Zhen Zeng, Tucker Balch, Manuela Veloso

Time series forecasting is essential for decision making in many domains. In this work, we address the challenge of predicting prices evolution among multiple potentially interacting financial assets. A solution to this problem has obvious importance for governments, banks, and investors. Statistical methods such as Auto Regressive Integrated Moving Average (ARIMA) are widely applied to these problems. In this paper, we propose to approach economic time series forecasting of multiple financial assets in a novel way via video prediction. Given past prices of multiple potentially interacting financial assets, we aim to predict the prices evolution in the future. Instead of treating the snapshot of prices at each time point as a vector, we spatially layout these prices in 2D as an image, such that we can harness the power of CNNs in learning a latent representation for these financial assets. Thus, the history of these prices becomes a sequence of images, and our goal becomes predicting future images. We build on a state-of-the-art video prediction method for forecasting future images. Our experiments involve the prediction task of the price evolution of nine financial assets traded in U.S. stock markets. The proposed method outperforms baselines including ARIMA, Prophet, and variations of the proposed method, demonstrating the benefits of harnessing the power of CNNs in the problem of economic time series forecasting.

12. Bridging Breiman’s Brook: From Algorithmic Modeling to Statistical Learning

Lucas Mentch, Giles Hooker

In 2001, Leo Breiman wrote of a divide between “data modeling” and “algorithmic modeling” cultures.

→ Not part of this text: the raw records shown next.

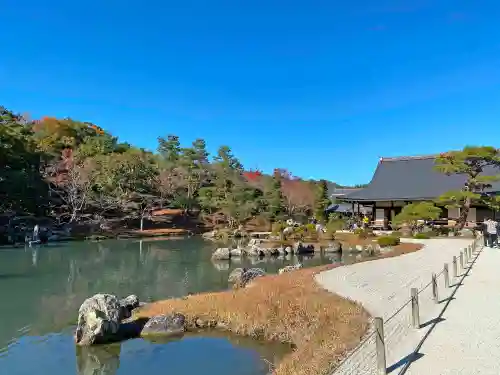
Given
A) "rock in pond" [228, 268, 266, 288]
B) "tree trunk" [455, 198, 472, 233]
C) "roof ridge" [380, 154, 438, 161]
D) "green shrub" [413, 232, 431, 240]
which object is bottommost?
"rock in pond" [228, 268, 266, 288]

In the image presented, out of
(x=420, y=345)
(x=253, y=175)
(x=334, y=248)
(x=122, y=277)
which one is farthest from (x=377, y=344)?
(x=253, y=175)

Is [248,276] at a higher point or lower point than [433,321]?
lower

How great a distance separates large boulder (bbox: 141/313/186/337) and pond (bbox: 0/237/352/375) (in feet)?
0.93

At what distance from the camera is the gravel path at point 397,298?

Twenty years later this division feels far more ephemeral, both in terms of assigning individuals to camps, and in terms of intellectual boundaries. We argue that this is largely due to the “data modelers” incorporating algorithmic methods into their toolbox, particularly driven by recent developments in the statistical understanding of Breiman’s own Random Forest methods. While this can be simplistically described as “Breiman won”, these same developments also expose the limitations of the prediction-first philosophy that he espoused, making careful statistical analysis all the more important. This paper outlines these exciting recent developments in the random forest literature which, in our view, occurred as a result of a necessary blending of the two ways of thinking Breiman originally described. We also ask what areas statistics and statisticians might currently overlook.